Thursday, June 23, 2011

Europe's target: Qaddafi's Fuel Supply

Brussels tightens sanctions regime; Direct trade with Tripoli targeted

TIGHTER European Union sanctions on Muammar Qadhafi’s regime have been agreed and will be sent to the European Council for formal approval on 8 June, Petroleum Economist has learnt. The measures will directly target trade in and out of the regime by banning vessels from landing at six ports.

It is understood that any vessel that breaks the embargo would afterwards be banned from landing in an EU port.

The news, which follows the defection of former oil chief Shokri Ghanem, will increase pressure on Qadhafi. It will also exacerbate fuel shortages in the west, where civilians are said to be queuing for up to five days for gasoline that sells for more than $5 a litre.

While the EU works to impose new sanctions, documents seen by Petroleum Economist also show continued efforts by General National Maritime Transport Company (GNMTC), the state-run shipping firm under control of Qadhafi’s son Hannibal, to secure new cargoes of fuel into western Libya.

Such imports have become difficult since Petroleum Economist revealed details of Turkish and Italian fuel exports destined for Libya, which prompted Nato to interdict one ship and monitor others.

The new EU measures are another effort to stop fuel supplies from reaching western Libya. It is understood that ports within rebel-held territories, such as Tobruk, will be excluded from the new sanctions.

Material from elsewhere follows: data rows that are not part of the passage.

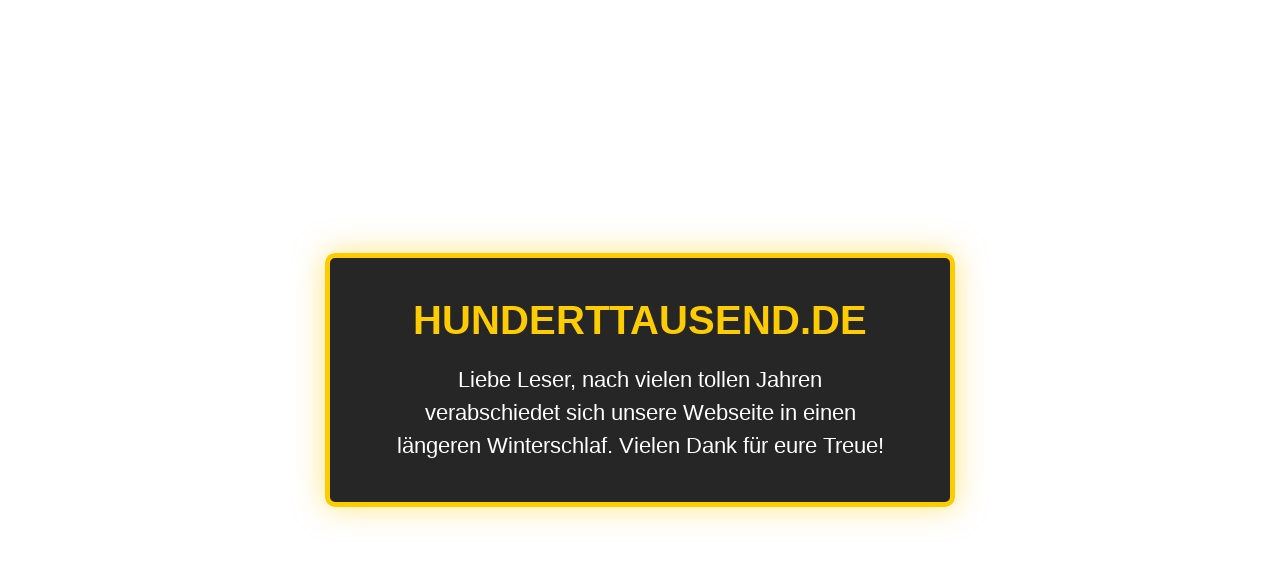

--- FILE ---
content_type: text/html
request_url: https://www.hunderttausend.de/Anzeigen/Lists/Anzeigen/DispForm.aspx?ID=491131
body_size: 1071
content:
<!DOCTYPE html>
<html lang="de">
<head>
	<meta charset="UTF-8">
	<title>Hunderttausend.de - Winterschlaf</title>
</head>
<body style="
	margin: 0;
	padding: 0;
	font-family: Arial, sans-serif;
	color: #fff;
">

	<div style="
		position: fixed;
		top: 0;
		left: 0;
		width: 100%;
		height: 100%;
		z-index: -1;
		
		/* Direkter Dateipfad zur Bilddatei */
		background-image: url('screen-2025-11-27-102314.png');
		
		/* Einstellung für vollständige Darstellung des Bildes */
		background-size: contain; 
		background-repeat: no-repeat;
		background-position: center center;
		
		/* Unschärfe und Skalierung */
		filter: blur(5px);
		-webkit-filter: blur(5px);
		transform: scale(1.05);
	"></div>

	<div style="
		display: flex;
		justify-content: center;
		align-items: center;
		min-height: 100vh;
		text-align: center;
		padding: 20px;
	">
		<div style="
			background-color: rgba(0, 0, 0, 0.85); /* Dunkle, leicht transparente Box für bessere Lesbarkeit */
			padding: 40px 60px;
			border: 5px solid #FFCC00; /* Gelb/Orange Farbschema */
			border-radius: 10px;
			box-shadow: 0 0 30px rgba(255, 204, 0, 0.5);
			max-width: 90%;
			width: 500px;
		">
			<h1 style="
				color: #FFCC00;
				font-size: 2.5em;
				margin: 0 0 20px 0;
				text-transform: uppercase;
			">
				HUNDERTTAUSEND.DE
			</h1>
			<p style="
				color: white;
				font-size: 1.4em;
				line-height: 1.5;
				margin: 0;
			">
				Liebe Leser, nach vielen tollen Jahren verabschiedet sich unsere Webseite in einen längeren Winterschlaf. Vielen Dank für eure Treue!
			</p>
		</div>
	</div>

</body>
</html>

Previous EU sanctions banned “the supply to Libya of arms, ammunition and related material”. The Council, which oversees the EU’s sanctions regime, also prohibited “trade with Libya in equipment which might be used for internal repression”.

Nato approach

However, legal experts said neither that embargo nor UN Security Council Resolution 1973 which mandated Nato’s action to defend civilians from attack, were sufficient to prevent trading fuel and oil with the regime.

Nato has taken a different approach, saying the regime is diverting civilian fuel for use by the army in its war against the country’s rebels. Following a Petroleum Economist report, it arrested the Jupiter on 19 May, preventing it from discharging 12,750 tonnes of gasoline.

Another vessel, the Cartagena, which sources said was carrying 37,500 tonnes of gasoline to Tripoli, remains offshore Malta. A well-placed source told Petroleum Economist that its bill of lading carried a destination of Tripoli, Lebanon, but that the true discharge point was Zawiyah, Libya.

Petroleum Economist has seen a document, including communication between the vessel’s captain and GNMTC seeking instruction for passage of the Cartagena to Libya, confirming both the Cartagena’s efforts to evade arrest by Nato and that its destination is Zawiyah.

Banning trade in and out of Libya’s ports would also prevent the lifting of up to 800,000 barrels of Amnah light crude oil the regime wants to export. The cargo is held in Ras Lanuf, a source told Petroleum Economist. The source said that the oil came from fields now under rebel control, which meant they may try to claim ownership of it.

GNMTC has instructed the Samraa al-Khaleej urgently to lift the oil, said the source. Ship tracking services confirmed that the vessel was moored and awaiting instruction offshore Malta on 2 June.

A western diplomatic source said the EU’s new sanctions would also prevent such a trade. Previously, Italy and France had remained reluctant to include GNMTC on the banned list.

Ghanem spurned

Last year a French shipyard signed a contract to build a vessel for GNMTC. Italy’s Sarrouch refinery is said to have been a source of some fuel destined for Qadhafi’s regime in recent weeks. Saras, the company operating the refinery, has refused repeated requests from Petroleum Economist for comment.

Meanwhile, Shokri Ghanem has confirmed his defection. He told a news conference in Rome on 1 June that he had left the regime because of the daily bloodshed and was supporting Libya’s youth, and their goal of creating a constitutional democracy in the country.

His appearance ended days of speculation about his intentions and location. Sources within a western government and in the Libyan rebel government said Ghanem, who was formerly head of the National Oil Company, persuaded Qadhafi’s son Saif al-Islam to let him leave the country to negotiate with western firms on behalf of the regime.

He is thought to have met at least two Western chief executives before turning himself in to Italian authorities.

Ghanem said he had not decided whether to join the rebels. But a source in the Transitional National Council (TNC) told Petroleum Economist Ghanem remained the “unacceptable face of the Libyan oil industry” and that the TNC would not welcome him.

“It’s a blow for Qadhafi, but we don’t like him,” said the source.

In a statement on 1 June, the TNC said Ghanem’s defection, alongside that of 120 military officers on 30 May, showed the regime had lost its legitimacy and had “no credibility and no future”.

It added: “The latest defection by Ghanem is welcomed by all of Libya and we urge others to be brave and follow his example. Ghanem has shown that it is possible to stand up against Qadhafi and that it is our duty as Libyans to unite and end Qadhafi’s brutal reign.”